BEGIN

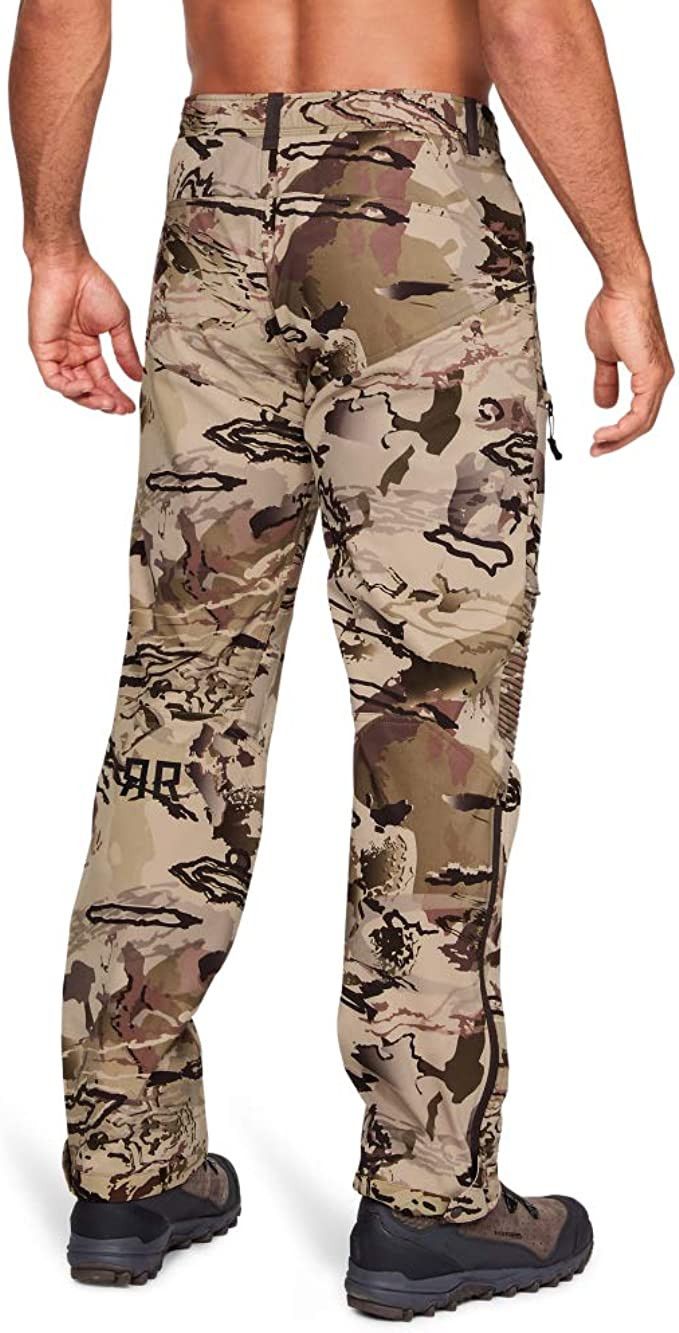 Under Armour 1316725 Ridge Reaper Infil Windstopper Pant UA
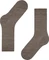 Falke Cosy Wool Boot Socken porto mel. (Damen) Vorschaubild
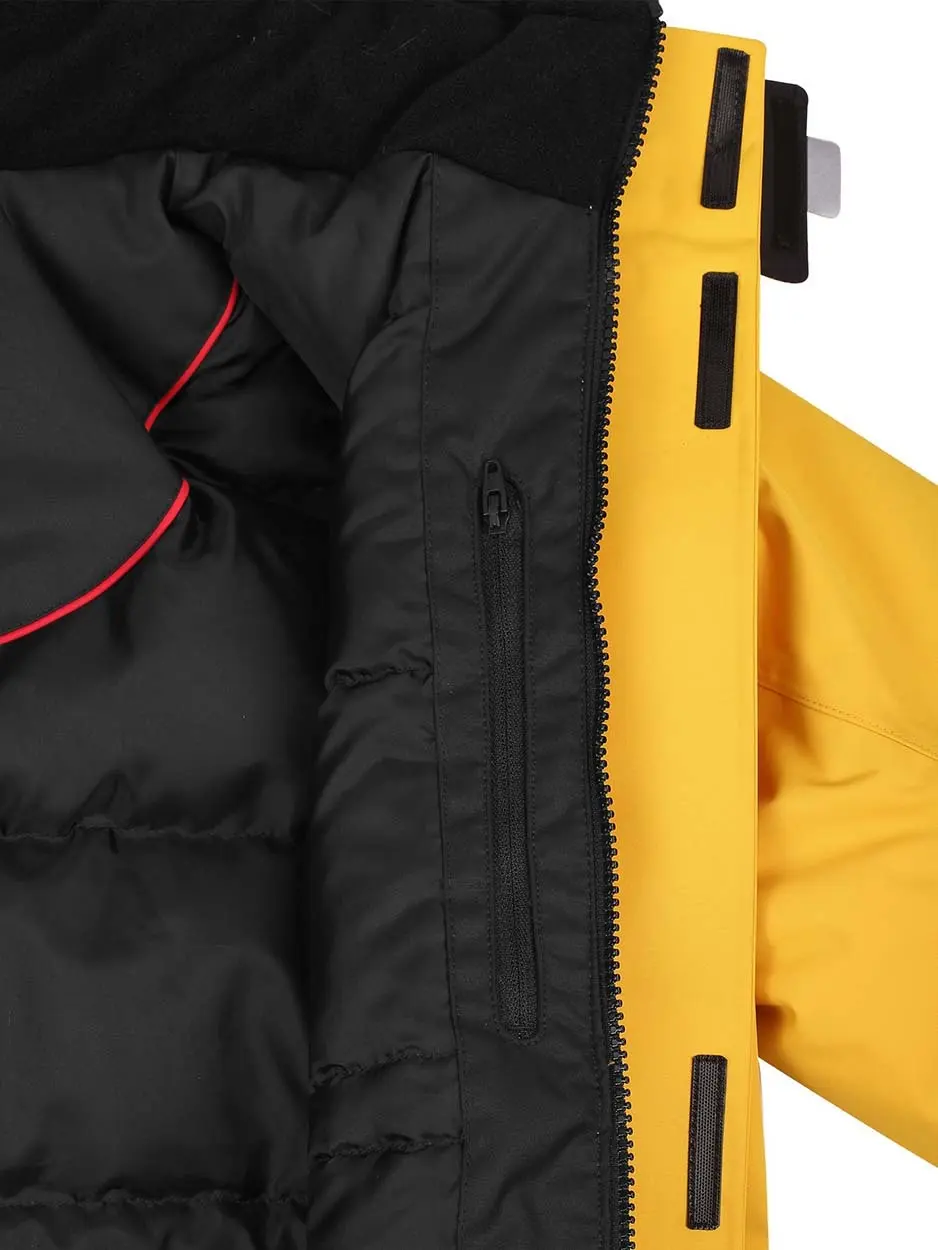 Куртка детская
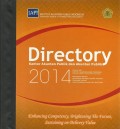 Directory kantor akuntan publik dan akuntan publik 2014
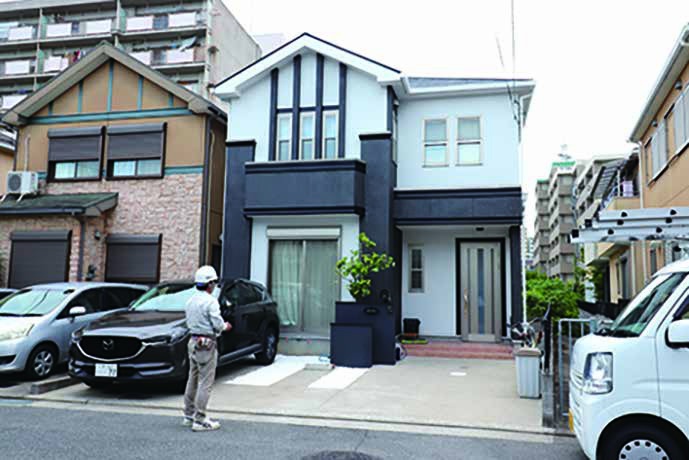金丸塗装 ㈱カネマル 店内・お料理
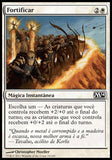 Fortificar / Fortify - Magic: The Gathering - MoxLand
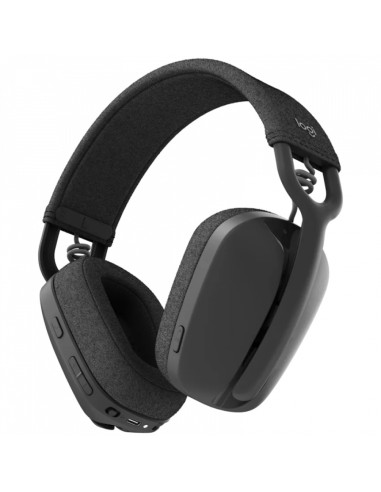 LOGITECH ZONE VIBE 100 - GRAPHITE,A00167 - BT -...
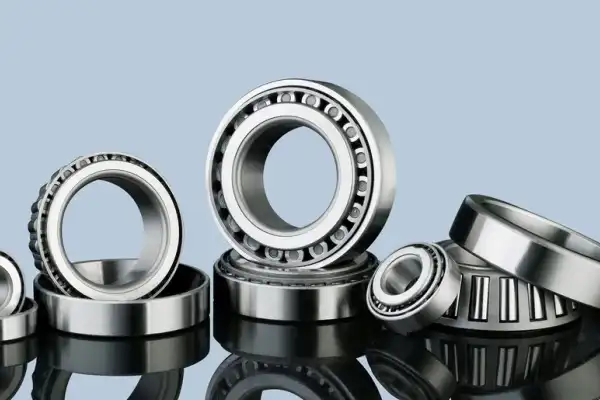 What are the Sizes and Specifications of Conical Roller Bearings?
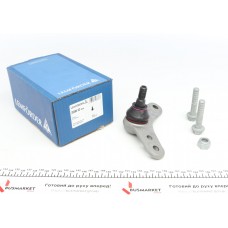 Опора кульова (передня/знизу/L) MIni Cooper 01-06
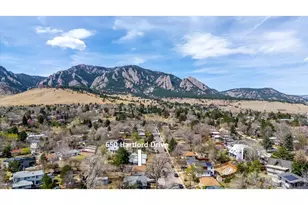 650 Hartford Dr, Boulder, CO 80305 - Photo 2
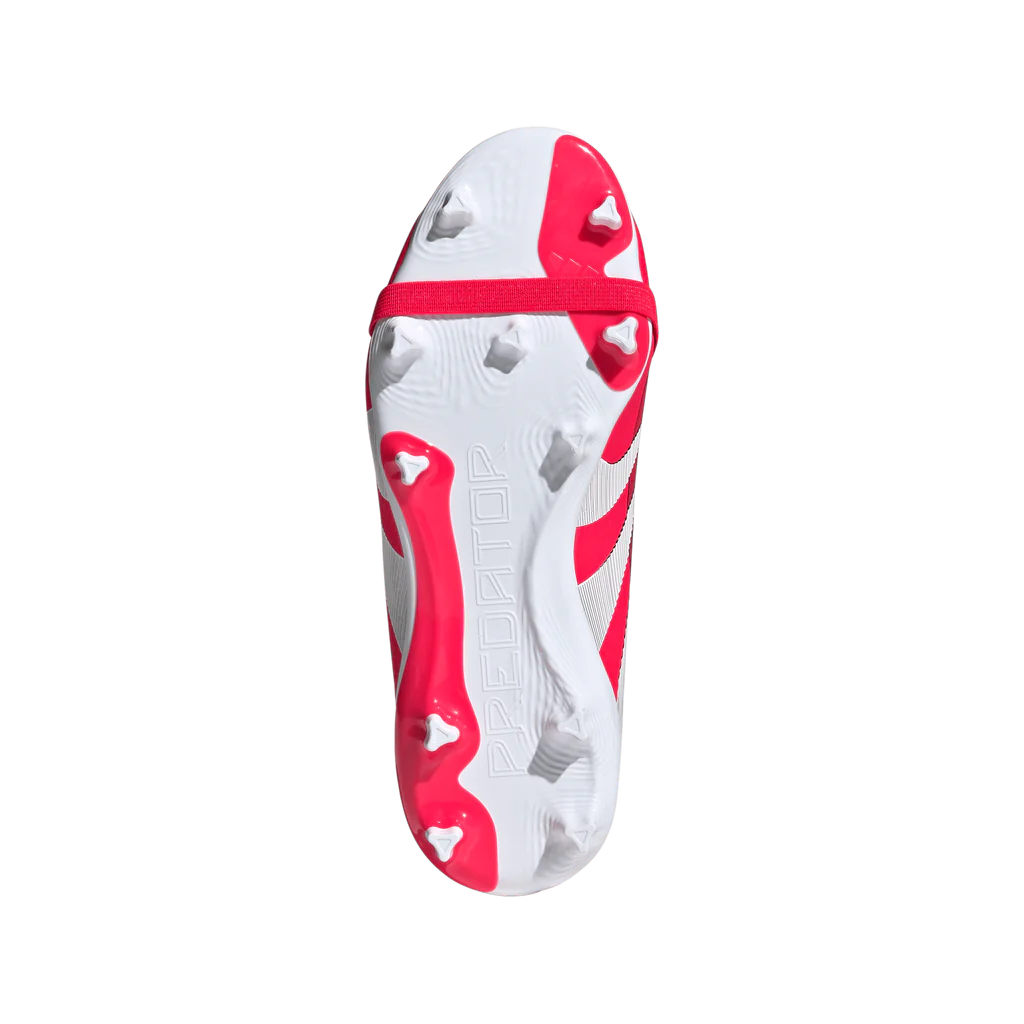 Predator League FT FG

END

• **Job item**: Copy the text of all eleven rows above verbatim and leave out the pictures.

• **Answer to the problem**:
 Under Armour 1316725 Ridge Reaper Infil Windstopper Pant UA
 Falke Cosy Wool Boot Socken porto mel. (Damen) Vorschaubild
 Куртка детская
 Directory kantor akuntan publik dan akuntan publik 2014
金丸塗装 ㈱カネマル 店内・お料理
 Fortificar / Fortify - Magic: The Gathering - MoxLand
 LOGITECH ZONE VIBE 100 - GRAPHITE,A00167 - BT -...
 What are the Sizes and Specifications of Conical Roller Bearings?
 Опора кульова (передня/знизу/L) MIni Cooper 01-06
 650 Hartford Dr, Boulder, CO 80305 - Photo 2
 Predator League FT FG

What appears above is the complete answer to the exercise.